И теща превратилась в свирепого лесного вепря и так ткнула Васеньку в бок своими клыками, что два фонтана крови забили из него и сознание стало покидать его. Но он успел увидеть, что теща торжествует и злобная харя вепря расплывается в омерзительной гримасе. И заставил себя вскочить и, оставляя на полу кровавый след, ринулся к стене, на которой висела сабля. Но подлая ведьма спрятала ее куда-то, и стена была пуста. И тогда Васенька углядел краем глаза топорик, которым Гапка рубила на кухне капусту, и дотянулся до него, и пошел на вепря, а тот, гордый своей силой, стоял, не шевелясь, и только скалился и пялился на умирающего зятя. И поднял Васенька руку, и замахнулся на тещу, но та отступать и не думала.
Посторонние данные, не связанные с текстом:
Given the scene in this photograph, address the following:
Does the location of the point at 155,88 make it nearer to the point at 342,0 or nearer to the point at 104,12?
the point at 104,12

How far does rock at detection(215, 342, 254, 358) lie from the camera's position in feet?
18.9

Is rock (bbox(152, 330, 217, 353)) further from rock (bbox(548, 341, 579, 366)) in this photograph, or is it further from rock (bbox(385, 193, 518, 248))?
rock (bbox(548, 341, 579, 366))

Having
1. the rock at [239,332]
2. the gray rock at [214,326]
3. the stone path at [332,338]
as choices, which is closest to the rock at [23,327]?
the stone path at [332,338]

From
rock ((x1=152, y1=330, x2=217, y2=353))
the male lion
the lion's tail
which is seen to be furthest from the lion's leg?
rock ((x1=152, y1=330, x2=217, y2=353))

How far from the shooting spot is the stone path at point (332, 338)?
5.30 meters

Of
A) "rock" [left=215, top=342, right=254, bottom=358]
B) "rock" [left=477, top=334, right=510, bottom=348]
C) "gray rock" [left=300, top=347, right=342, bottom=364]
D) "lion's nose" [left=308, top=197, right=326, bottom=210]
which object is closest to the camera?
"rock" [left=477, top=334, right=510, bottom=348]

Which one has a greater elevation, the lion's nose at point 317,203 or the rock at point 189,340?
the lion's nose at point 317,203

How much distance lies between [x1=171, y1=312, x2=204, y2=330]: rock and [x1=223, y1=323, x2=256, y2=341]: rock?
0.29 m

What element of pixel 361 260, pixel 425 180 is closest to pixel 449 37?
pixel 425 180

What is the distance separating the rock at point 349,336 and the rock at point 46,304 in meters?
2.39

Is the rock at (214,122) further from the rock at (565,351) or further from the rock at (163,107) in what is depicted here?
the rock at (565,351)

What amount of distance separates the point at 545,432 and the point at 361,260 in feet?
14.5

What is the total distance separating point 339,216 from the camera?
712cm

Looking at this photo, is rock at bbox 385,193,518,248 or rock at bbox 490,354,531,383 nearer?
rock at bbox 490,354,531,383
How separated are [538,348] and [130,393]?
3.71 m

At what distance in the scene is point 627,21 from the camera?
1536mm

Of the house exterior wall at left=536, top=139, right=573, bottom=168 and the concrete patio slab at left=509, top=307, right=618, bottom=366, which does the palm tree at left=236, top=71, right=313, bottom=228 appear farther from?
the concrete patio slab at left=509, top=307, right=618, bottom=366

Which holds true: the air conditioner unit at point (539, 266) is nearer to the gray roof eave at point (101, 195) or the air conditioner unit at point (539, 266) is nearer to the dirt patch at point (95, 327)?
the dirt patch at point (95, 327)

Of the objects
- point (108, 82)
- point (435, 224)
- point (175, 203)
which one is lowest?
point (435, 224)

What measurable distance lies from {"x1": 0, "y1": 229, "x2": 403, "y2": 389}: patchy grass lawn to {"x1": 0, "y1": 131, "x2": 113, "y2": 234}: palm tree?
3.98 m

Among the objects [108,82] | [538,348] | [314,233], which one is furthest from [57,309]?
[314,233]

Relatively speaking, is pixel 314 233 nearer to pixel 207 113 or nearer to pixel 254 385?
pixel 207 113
Более того, вепрь, к ужасу Васеньки, превратился в нечто наподобие дракона, который стал на него надвигаться, поливая при этом пол ядовитыми слюнями. И поглядывая на Васеньку в последний раз, перед тем как его сожрать раз и навсегда. И погибла бы ни в чем не повинная христианская душа, если бы у бывшего студента вдруг не прорезался внутренний голос, который довольно грубо сообщил ему, что спасительная сабля лежит в одежном шкафу на верхней полке под постельным бельем. Но между шкафом и Васенькой находился проклятый дракон, готовившийся к трапезе, а из ран на боку кровь текла ручьем и сил у Васеньки с каждой минутой оставалось все меньше. И до него вдруг дошло, что всего через несколько мгновений жизнь, которую он так любил до знакомства с Гапкой и тещей, закончится среди зубов дракона. И он с криком «Аминь!» вскочил на спину чудовищу и перескочил через него, и ему это удалось, потому что ведьма была уж слишком уверена в своей победе, и открыл шкаф, и вывалил из него на пол чистейшее белье, и выхватил саблю, и отрубил дракону хвост, а потом лапу, а потом… Но и тот не оставался в долгу и своими ядовитыми зубами вцепился в правую ногу Васеньки и почти ее перекусил. Но тут на крыльце послышались шаги Гапки, и чертова ведьма тут же превратилась все в ту же тещу со страдальческим выражением лица, на котором от сабли остались красные полосы. А кровь перестала течь из бока Васеньки, и от него вдруг стало разить дешевым спиртом. И перед Гапкой предстало измазанное землей постельное белье, пьяный муж и избитая, сдерживающая слезы, мать.
– Я же тебе говорила, что он подонок, – кротко сказала ей подлая ведьма и, прихрамывая, чтобы вызвать к себе еще больше жалости, ушла в ночь.
А Гапка никогда не умела сдерживать свой гнев и на клеветнические разговоры суженого о том, что ее горячо любимая мать – ведьма, отвечала площадной бранью, которая, как думал будущий Голова, совершенно не шла хорошенькой, как кукла, девушке, ставшей по какому-то недоразумению его женой. Но соображал он еще слабо по причине контузии и понимал только одно – или он тещу, или она его. Хуже всего было то, что нога от укусов дракона воспалилась и он почти не мог ходить, а фельдшер, навещавший его, вызывал почему-то бешенство как Гапки, так и тещи, и они то прогоняли его, не позволяя исполнить свой долг, то уговаривали сделать Васеньке такой укол, чтобы тот навсегда покинул этот мир и больше не беспокоил их своими глупостями. А Васенька отлеживался на тахте и копил силы, и серые наивные его глаза, в которых еще совсем недавно то и дело мелькало детское удивление, становились черными от ненависти, когда в поле его зрения, ограниченное бинтами, попадала Ведьмидиха.
А Гапка понемногу училась произносить свои замечательные монологи, которые впоследствии прославили ее как незаурядного оратора и которые автор этих строк когда-нибудь издаст отдельной книгой, ибо люди всех возрастов и занятий найдут в них немало для себя поучительного.